Merge git://git.kernel.org/pub/scm/linux/kernel/git/pablo/nf-next

Pablo Neira Ayuso says:

====================
Netfilter updates for net-next

The following patchset contains Netfilter updates for net-next:

1) Skip non-SCTP packets in the new SCTP chunk support for nft_exthdr,
   from Phil Sutter.

2) Simplify TCP option sanity check for TCP packets, also from Phil.

3) Add a new expression to store when the rule has been used last time.

4) Pass the hook state object to log function, from Florian Westphal.
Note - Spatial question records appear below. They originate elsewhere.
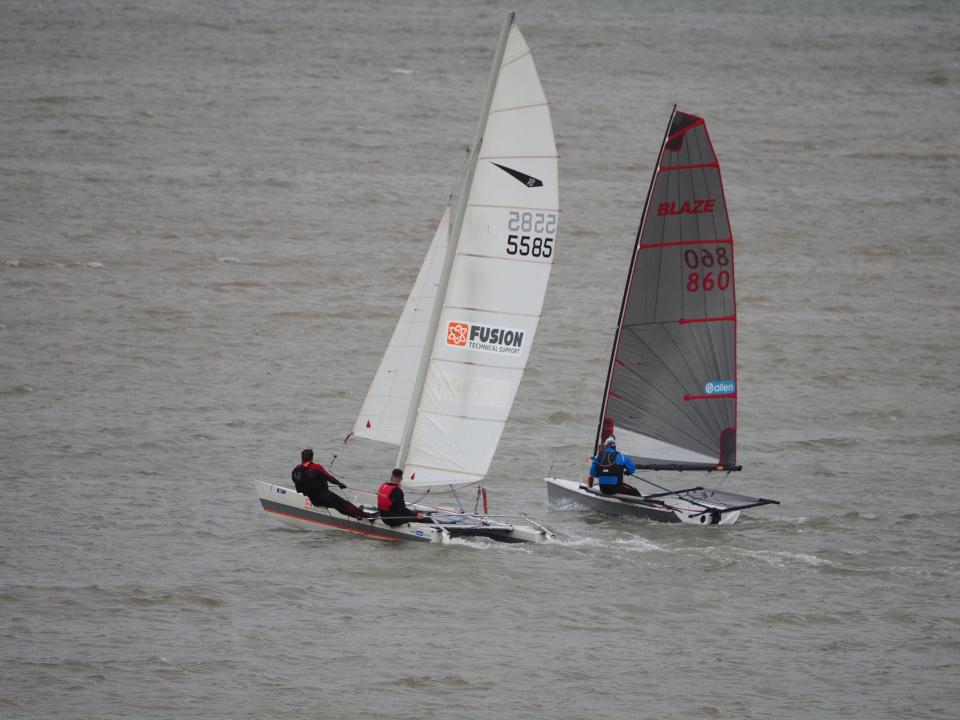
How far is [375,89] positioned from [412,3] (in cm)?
1566

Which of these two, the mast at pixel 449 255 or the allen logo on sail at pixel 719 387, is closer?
the mast at pixel 449 255

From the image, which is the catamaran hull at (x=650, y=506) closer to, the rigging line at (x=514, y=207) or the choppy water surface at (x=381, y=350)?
the choppy water surface at (x=381, y=350)

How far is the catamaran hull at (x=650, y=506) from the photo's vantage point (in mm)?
21641

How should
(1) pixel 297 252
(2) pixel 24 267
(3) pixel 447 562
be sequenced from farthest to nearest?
(1) pixel 297 252, (2) pixel 24 267, (3) pixel 447 562

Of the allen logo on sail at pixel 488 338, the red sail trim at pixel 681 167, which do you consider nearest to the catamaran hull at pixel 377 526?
the allen logo on sail at pixel 488 338

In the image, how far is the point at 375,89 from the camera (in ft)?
171

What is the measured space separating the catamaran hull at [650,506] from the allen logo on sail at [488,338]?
122 inches

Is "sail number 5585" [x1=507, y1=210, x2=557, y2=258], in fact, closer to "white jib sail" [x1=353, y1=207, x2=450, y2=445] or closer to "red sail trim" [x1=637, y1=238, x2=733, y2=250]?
"white jib sail" [x1=353, y1=207, x2=450, y2=445]

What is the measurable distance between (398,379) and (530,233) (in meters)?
2.69

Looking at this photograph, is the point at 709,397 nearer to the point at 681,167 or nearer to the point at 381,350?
the point at 681,167

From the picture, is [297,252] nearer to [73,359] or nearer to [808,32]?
[73,359]

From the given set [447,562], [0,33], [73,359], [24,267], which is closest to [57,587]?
[447,562]

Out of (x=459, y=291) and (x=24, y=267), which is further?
(x=24, y=267)

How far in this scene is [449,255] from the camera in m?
20.0
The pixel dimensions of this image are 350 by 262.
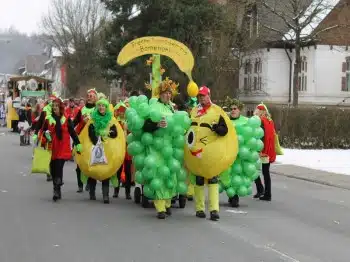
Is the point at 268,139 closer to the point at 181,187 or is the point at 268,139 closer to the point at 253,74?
the point at 181,187

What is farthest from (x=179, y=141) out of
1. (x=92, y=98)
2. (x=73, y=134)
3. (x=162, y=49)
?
(x=92, y=98)

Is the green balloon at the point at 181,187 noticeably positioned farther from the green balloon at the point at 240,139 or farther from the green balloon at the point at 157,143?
the green balloon at the point at 240,139

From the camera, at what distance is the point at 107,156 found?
11523mm

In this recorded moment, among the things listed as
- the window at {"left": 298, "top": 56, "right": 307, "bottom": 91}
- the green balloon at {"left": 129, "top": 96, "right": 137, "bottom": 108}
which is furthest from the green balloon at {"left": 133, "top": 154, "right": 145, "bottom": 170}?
the window at {"left": 298, "top": 56, "right": 307, "bottom": 91}

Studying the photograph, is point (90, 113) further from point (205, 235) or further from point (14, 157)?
point (14, 157)

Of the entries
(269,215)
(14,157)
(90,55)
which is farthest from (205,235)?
(90,55)

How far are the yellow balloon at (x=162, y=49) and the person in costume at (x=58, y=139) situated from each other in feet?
4.65

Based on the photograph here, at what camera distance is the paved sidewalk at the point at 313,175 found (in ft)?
52.9

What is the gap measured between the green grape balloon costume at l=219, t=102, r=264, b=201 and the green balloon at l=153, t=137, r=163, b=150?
1.77 metres

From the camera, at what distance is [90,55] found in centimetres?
6300

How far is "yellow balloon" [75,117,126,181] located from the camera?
11555mm

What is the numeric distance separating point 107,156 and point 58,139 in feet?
2.95

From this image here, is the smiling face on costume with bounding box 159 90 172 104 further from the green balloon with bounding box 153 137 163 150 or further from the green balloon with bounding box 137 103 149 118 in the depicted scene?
the green balloon with bounding box 153 137 163 150

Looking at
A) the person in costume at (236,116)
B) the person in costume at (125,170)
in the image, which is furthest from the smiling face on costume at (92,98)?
the person in costume at (236,116)
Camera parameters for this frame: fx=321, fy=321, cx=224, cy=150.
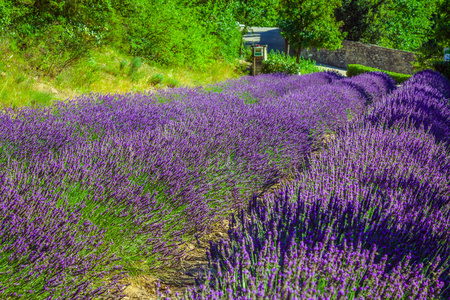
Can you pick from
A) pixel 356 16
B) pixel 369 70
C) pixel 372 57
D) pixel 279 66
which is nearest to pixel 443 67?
pixel 369 70

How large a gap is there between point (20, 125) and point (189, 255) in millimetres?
1806

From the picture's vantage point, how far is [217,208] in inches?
99.7

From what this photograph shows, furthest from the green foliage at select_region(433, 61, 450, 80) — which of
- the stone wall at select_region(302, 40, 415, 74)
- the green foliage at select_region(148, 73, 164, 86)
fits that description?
the green foliage at select_region(148, 73, 164, 86)

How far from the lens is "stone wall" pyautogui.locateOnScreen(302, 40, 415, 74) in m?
20.4

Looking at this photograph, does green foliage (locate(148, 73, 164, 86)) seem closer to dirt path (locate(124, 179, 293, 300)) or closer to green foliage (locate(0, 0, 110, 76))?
green foliage (locate(0, 0, 110, 76))

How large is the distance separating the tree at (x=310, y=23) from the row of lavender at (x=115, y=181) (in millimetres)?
10535

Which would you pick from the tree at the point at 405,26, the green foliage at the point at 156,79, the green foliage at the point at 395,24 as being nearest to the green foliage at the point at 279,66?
the green foliage at the point at 156,79

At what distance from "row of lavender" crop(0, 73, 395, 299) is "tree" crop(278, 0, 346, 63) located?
10535 mm

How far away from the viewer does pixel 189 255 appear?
2303mm

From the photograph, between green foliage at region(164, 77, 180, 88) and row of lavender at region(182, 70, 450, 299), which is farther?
green foliage at region(164, 77, 180, 88)

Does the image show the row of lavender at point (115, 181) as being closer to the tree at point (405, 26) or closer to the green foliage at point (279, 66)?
the green foliage at point (279, 66)

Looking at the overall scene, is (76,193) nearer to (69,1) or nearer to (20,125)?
(20,125)

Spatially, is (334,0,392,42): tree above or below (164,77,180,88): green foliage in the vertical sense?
above

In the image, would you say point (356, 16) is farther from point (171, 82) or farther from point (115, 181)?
point (115, 181)
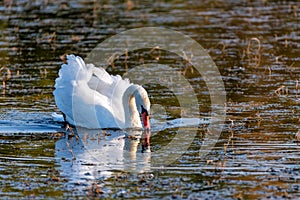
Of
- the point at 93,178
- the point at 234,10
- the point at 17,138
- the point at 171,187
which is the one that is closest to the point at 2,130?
the point at 17,138

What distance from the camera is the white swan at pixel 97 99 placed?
1210 centimetres

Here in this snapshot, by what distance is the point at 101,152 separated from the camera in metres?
10.5

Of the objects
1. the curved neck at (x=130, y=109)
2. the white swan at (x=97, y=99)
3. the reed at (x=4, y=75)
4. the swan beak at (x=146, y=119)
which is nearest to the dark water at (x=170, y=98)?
the reed at (x=4, y=75)

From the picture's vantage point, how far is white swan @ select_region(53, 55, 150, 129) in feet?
39.7

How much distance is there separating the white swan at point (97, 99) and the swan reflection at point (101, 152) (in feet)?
0.59

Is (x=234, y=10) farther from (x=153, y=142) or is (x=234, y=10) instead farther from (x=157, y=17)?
(x=153, y=142)

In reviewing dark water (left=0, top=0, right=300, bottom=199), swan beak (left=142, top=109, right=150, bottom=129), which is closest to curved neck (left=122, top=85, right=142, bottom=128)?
swan beak (left=142, top=109, right=150, bottom=129)

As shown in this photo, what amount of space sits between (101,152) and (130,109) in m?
1.85

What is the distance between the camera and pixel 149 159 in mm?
10156

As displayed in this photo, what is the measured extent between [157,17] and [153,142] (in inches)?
429

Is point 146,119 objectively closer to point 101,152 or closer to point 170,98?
point 101,152

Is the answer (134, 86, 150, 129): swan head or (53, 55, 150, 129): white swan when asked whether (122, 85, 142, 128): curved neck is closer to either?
(53, 55, 150, 129): white swan

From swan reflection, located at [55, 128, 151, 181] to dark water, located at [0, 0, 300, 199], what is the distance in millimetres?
52

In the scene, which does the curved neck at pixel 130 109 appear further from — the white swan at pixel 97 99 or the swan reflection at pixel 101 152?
the swan reflection at pixel 101 152
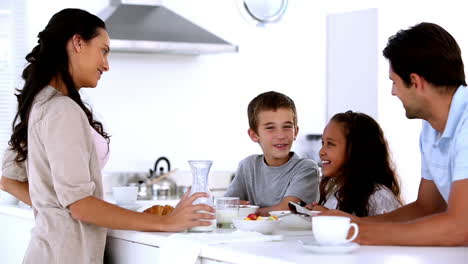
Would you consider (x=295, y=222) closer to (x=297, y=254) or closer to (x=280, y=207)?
(x=280, y=207)

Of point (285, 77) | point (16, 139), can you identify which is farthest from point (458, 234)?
point (285, 77)

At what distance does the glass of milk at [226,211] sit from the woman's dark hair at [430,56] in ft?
1.98

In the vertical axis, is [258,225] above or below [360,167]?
below

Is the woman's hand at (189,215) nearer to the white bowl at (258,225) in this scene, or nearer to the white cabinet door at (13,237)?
the white bowl at (258,225)

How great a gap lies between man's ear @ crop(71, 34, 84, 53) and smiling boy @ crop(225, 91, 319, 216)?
91 cm

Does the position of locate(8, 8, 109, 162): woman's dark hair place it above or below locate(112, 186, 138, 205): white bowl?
above

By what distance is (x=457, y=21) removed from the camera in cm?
565

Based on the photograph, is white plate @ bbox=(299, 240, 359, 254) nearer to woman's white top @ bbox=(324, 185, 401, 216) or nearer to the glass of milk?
the glass of milk

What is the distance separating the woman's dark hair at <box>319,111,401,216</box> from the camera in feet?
8.84

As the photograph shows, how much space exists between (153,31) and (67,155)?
316 centimetres

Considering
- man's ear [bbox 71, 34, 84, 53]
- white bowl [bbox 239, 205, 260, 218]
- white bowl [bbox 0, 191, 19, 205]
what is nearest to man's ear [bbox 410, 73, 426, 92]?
white bowl [bbox 239, 205, 260, 218]

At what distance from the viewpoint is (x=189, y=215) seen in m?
2.19

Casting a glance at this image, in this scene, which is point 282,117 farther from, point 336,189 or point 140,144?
point 140,144

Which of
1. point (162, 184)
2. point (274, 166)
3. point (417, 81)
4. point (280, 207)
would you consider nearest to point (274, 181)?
point (274, 166)
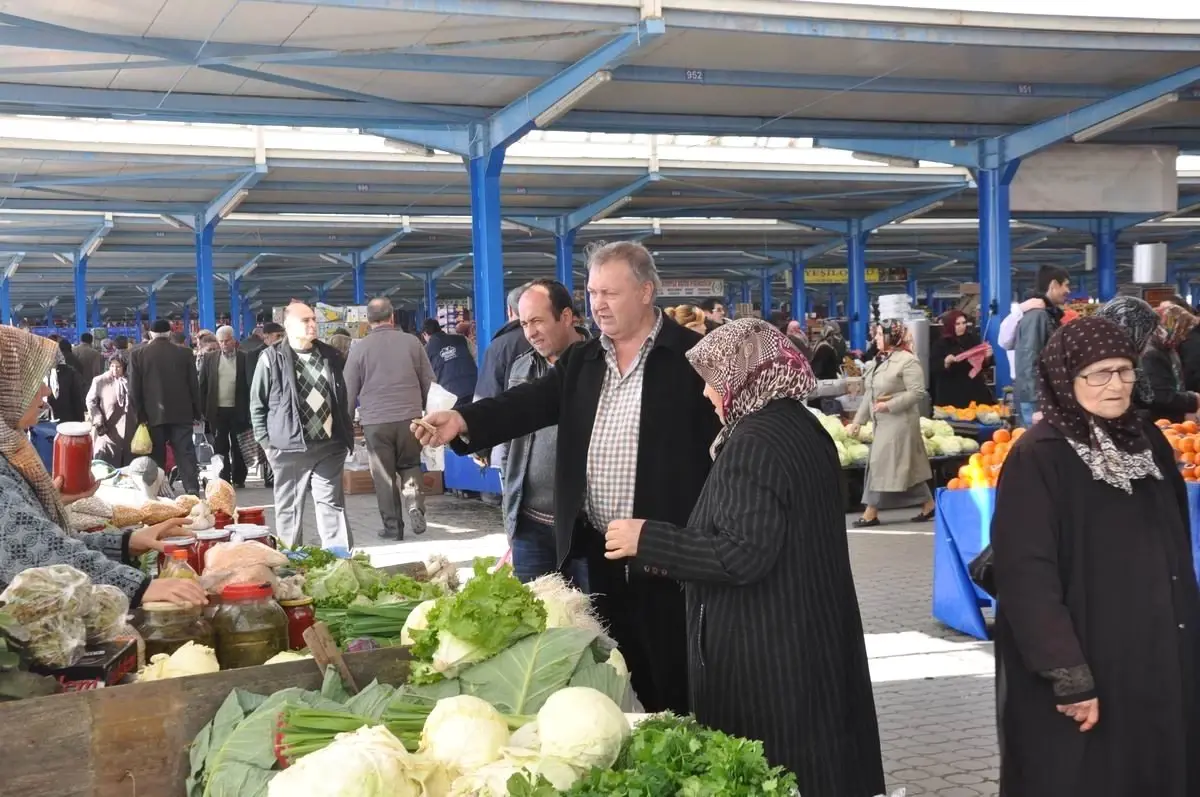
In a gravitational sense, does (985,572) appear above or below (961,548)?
above

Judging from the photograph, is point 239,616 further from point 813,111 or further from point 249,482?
point 249,482

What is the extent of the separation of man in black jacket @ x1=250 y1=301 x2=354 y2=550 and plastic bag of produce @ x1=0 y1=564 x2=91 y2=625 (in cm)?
554

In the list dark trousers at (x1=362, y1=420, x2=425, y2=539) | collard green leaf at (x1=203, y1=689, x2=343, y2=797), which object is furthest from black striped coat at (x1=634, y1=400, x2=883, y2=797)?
dark trousers at (x1=362, y1=420, x2=425, y2=539)

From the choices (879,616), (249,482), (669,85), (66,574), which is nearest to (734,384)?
(66,574)

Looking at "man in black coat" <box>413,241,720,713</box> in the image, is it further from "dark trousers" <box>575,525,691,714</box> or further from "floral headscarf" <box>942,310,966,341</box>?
"floral headscarf" <box>942,310,966,341</box>

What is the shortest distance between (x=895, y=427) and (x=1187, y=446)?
162 inches

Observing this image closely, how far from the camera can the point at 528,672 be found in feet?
8.91

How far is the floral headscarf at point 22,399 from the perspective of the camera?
348 centimetres

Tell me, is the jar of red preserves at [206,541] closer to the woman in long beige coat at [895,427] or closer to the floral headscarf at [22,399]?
the floral headscarf at [22,399]

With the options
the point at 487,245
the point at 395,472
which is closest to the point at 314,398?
the point at 395,472

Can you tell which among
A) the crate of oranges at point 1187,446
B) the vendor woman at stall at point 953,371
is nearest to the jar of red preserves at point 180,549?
the crate of oranges at point 1187,446

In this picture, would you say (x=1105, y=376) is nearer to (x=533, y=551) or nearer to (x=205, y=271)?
(x=533, y=551)

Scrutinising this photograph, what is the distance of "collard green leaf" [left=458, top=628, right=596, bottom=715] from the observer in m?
2.68

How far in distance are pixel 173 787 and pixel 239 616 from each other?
63cm
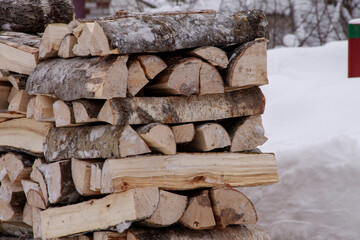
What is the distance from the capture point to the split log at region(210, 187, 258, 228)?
2.72 meters

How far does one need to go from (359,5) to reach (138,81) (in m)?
7.24

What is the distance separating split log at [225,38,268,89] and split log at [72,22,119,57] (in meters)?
0.62

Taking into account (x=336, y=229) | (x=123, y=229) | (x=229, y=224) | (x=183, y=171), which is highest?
(x=183, y=171)

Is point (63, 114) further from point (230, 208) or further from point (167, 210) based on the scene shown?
point (230, 208)

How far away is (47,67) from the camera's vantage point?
3.00m

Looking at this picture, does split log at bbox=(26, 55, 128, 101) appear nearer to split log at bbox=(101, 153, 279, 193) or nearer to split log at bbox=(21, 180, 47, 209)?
split log at bbox=(101, 153, 279, 193)

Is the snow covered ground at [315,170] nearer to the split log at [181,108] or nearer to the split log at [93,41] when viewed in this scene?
the split log at [181,108]

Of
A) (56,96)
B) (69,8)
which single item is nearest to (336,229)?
(56,96)

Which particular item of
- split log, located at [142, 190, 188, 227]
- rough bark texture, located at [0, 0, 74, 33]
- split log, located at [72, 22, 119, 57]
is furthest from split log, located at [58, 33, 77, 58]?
rough bark texture, located at [0, 0, 74, 33]

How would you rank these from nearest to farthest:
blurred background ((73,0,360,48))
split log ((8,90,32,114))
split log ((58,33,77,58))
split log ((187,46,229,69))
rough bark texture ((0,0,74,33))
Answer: split log ((187,46,229,69)) < split log ((58,33,77,58)) < split log ((8,90,32,114)) < rough bark texture ((0,0,74,33)) < blurred background ((73,0,360,48))

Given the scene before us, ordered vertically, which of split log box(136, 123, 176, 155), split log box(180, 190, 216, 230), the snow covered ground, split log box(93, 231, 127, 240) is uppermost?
split log box(136, 123, 176, 155)

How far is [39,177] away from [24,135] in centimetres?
38

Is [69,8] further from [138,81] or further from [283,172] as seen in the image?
[283,172]

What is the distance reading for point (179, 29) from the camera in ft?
8.75
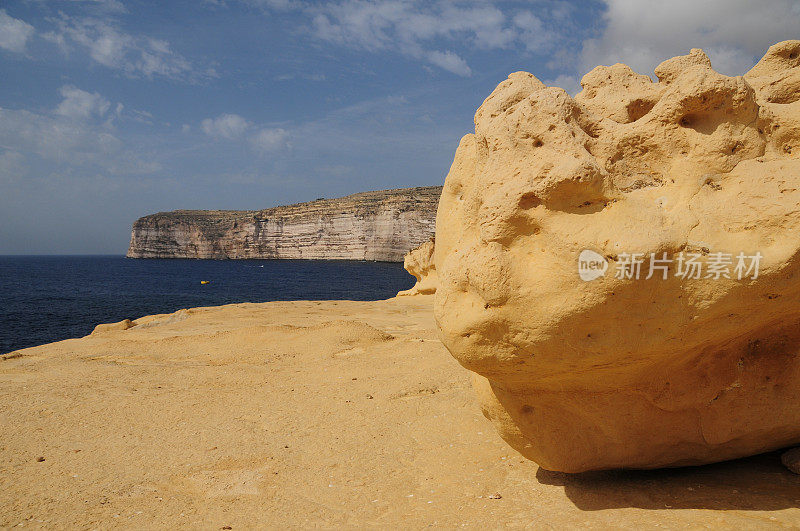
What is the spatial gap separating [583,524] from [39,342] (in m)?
22.0

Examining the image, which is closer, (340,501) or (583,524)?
(583,524)

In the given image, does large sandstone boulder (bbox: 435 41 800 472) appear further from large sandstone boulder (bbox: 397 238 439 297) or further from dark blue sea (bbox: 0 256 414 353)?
dark blue sea (bbox: 0 256 414 353)

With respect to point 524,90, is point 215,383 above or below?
below

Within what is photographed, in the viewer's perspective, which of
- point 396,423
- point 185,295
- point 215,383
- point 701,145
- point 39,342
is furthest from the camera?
point 185,295

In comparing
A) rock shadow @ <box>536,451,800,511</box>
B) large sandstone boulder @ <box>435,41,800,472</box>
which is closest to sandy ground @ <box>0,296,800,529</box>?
rock shadow @ <box>536,451,800,511</box>

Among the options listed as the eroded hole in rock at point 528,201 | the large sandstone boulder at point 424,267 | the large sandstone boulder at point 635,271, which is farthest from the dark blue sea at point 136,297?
the eroded hole in rock at point 528,201

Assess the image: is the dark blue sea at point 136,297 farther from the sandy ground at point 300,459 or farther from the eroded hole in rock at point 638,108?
the eroded hole in rock at point 638,108

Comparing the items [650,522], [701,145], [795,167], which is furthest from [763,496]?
[701,145]

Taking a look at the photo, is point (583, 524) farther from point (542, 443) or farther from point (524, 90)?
point (524, 90)

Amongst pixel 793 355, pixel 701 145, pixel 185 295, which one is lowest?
pixel 185 295

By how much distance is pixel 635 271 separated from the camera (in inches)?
106

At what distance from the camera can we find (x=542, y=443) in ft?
12.1

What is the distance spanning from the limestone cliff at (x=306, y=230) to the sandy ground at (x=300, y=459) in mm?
57968

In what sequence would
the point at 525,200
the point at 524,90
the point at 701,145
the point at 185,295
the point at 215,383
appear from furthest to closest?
1. the point at 185,295
2. the point at 215,383
3. the point at 524,90
4. the point at 701,145
5. the point at 525,200
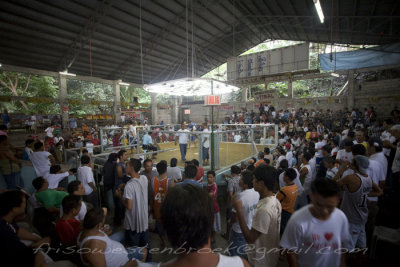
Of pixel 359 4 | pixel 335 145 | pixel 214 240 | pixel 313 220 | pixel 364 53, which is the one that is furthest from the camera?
pixel 364 53

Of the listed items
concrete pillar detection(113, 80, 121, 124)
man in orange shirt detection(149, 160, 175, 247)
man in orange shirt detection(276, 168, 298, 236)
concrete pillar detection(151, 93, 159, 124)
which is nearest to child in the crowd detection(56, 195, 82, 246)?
man in orange shirt detection(149, 160, 175, 247)

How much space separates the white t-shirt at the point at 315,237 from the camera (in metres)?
1.62

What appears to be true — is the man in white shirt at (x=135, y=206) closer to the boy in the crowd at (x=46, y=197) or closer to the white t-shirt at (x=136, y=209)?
the white t-shirt at (x=136, y=209)

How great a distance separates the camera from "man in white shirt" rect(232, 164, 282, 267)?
1768 mm

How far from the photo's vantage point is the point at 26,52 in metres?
11.8

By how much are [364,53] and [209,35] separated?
1124cm

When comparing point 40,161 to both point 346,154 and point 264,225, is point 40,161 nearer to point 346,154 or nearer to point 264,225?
point 264,225

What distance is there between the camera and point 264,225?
68.2 inches

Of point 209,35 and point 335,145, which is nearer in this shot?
point 335,145

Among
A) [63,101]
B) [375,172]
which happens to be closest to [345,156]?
[375,172]

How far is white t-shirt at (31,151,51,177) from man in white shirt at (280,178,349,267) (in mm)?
4709

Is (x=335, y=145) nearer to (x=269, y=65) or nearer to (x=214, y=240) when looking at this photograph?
(x=214, y=240)

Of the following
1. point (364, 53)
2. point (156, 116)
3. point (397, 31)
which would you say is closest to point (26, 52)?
point (156, 116)

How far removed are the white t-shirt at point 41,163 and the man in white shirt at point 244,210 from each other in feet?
13.3
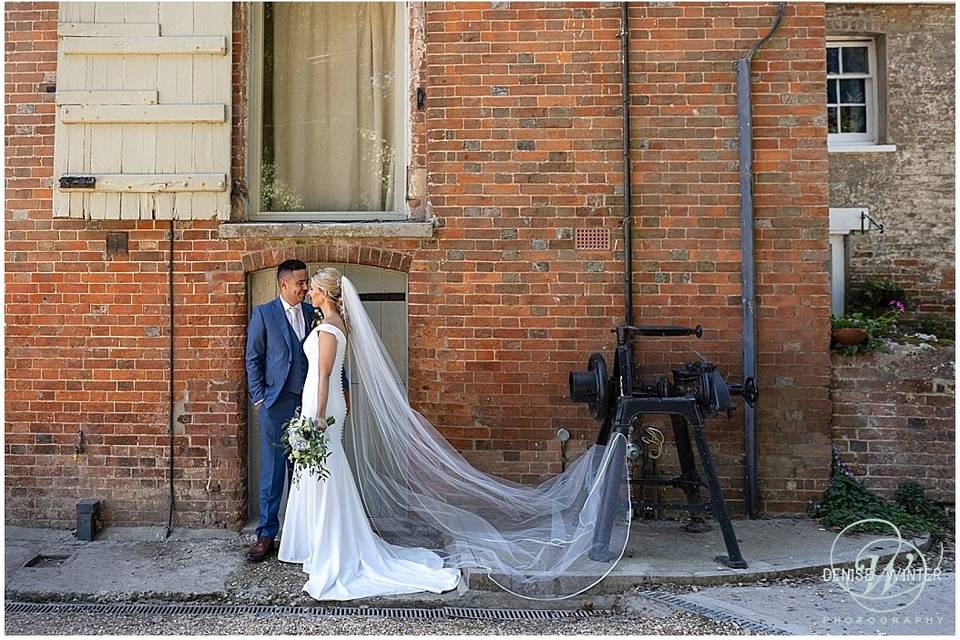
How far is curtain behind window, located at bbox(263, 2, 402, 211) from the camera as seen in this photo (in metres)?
6.22

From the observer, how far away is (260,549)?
5.12 metres

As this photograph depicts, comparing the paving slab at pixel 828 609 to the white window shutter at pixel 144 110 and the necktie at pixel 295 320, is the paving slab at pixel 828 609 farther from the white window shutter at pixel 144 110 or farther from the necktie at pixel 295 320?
the white window shutter at pixel 144 110

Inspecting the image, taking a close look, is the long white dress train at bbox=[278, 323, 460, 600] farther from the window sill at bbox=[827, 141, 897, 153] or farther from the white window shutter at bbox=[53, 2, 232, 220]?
the window sill at bbox=[827, 141, 897, 153]

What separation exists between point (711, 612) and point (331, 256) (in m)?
3.61

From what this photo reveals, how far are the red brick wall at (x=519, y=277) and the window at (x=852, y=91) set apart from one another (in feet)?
15.9

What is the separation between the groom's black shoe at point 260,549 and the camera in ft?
16.7

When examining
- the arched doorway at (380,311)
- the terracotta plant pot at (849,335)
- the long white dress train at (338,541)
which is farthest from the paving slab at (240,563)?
the terracotta plant pot at (849,335)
5) Document the new sysctl knobs to tune the flowtable timeouts,
   from Oz Shlomo.

6) Fix snprintf error check in the new nfnetlink_hook infrastructure,
   from Dan Carpenter.
====================
Signed-off-by: David S. Miller <davem@davemloft.net>

Documentation/networking/nf_conntrack-sysctl.rst

@@ -177,3 +177,27 @@ nf_conntrack_gre_timeout_stream - INTEGER (seconds)
 
 	This extended timeout will be used in case there is an GRE stream
 	detected.
+
+nf_flowtable_tcp_timeout - INTEGER (seconds)
+        default 30
+
+        Control offload timeout for tcp connections.
+        TCP connections may be offloaded from nf conntrack to nf flow table.
+        Once aged, the connection is returned to nf conntrack with tcp pickup timeout.
+
+nf_flowtable_tcp_pickup - INTEGER (seconds)
+        default 120
+
+        TCP connection timeout after being aged from nf flow table offload.
+
+nf_flowtable_udp_timeout - INTEGER (seconds)
+        default 30
+
+        Control offload timeout for udp connections.
+        UDP connections may be offloaded from nf conntrack to nf flow table.
+        Once aged, the connection is returned to nf conntrack with udp pickup timeout.
+
+nf_flowtable_udp_pickup - INTEGER (seconds)
+        default 30
+
+        UDP connection timeout after being aged from nf flow table offload.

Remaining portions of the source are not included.